The numerous medical, emotional and functional benefits of exercise are well-documented and well-known. And yet, with summer over, cooler weather and school-year routines starting up, it can be difficult to maintain the commitment to an active lifestyle. Let’s Move has just announced the “Million PALA Challenge” to “get one million or more Americans to sign up for and achieve the Presidential Active Lifestyle Award (PALA) between now and September, 2011. “


Let’s Move is First Lady Michele Obama’s initiative to solve the challenge of childhood obesity within a generation.
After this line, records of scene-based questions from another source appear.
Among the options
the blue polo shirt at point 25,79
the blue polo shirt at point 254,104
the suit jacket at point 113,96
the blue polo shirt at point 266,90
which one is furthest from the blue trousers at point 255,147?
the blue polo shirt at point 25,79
As part of its comprehensive approach to engage kids and families in reducing and preventing weight problems, Let’s Move is working with the President’s Council on Fitness, Sports and Nutrition (PCFSN), and the Department of Health and Human Services to improve the nation’s health. 


An active lifestyle is not just for the young and athletic. The PALA is designed to help people of all ages, sizes, shapes, abilities or disabilities to become more active and enjoy improved fitness, health and happiness. “There are more than 300 million people in America today” said HHS Secretary Kathleen Sebelius at the launch of the Million PALA Challenge, “and we want every single one of them to live a healthy lifestyle.”


To achieve the active lifestyle award you must be active five of seven days for 6 of 8 weeks, adults for 30 minutes, children for 60 minutes. Being active means doing anything physically active – sport or leisure activities, household chores, dancing, going to the gym or fun and games, but not video games.

 

In over twenty years of helping people struggling with all kinds of food, weight and other self-care issues or problem behaviors, I have repeatedly seen that a key element of sustained behavior change is reasonable goals. Achievable goals create experiences of success, experiences of success reinforce a sense of effectiveness and possibility and with practice this creates a positive momentum for progress. Fine-tuning goals to find the type and level of activity that suits your preferences and your present condition makes it more likely that you will enjoy being active and incorporate it into your ongoing lifestyle. 


The PALA challenge website offers many tools to support participants in setting realistic goals, tracking progress and rewarding success. Over 100 activities are listed  from aerobics to yoga (they will have to add zumba) to help you identify a variety of ways to get moving toward health. Accumulating 30 minutes or 60 minutes of movement or increasing the number of steps you take in the course of a day does not have to be continuous.  It is good to include a variety of activities to develop strength, endurance, flexibility and balance. 


Kudos to Courier Times health reporter/blogger Jo Ciavaglia for sharing her adventures in multi-sport competitions.  It is inspiring to hear her describe the battle between “I can’t” and the “I will” as well as the satisfaction of challenging yourself and meeting your own goals. 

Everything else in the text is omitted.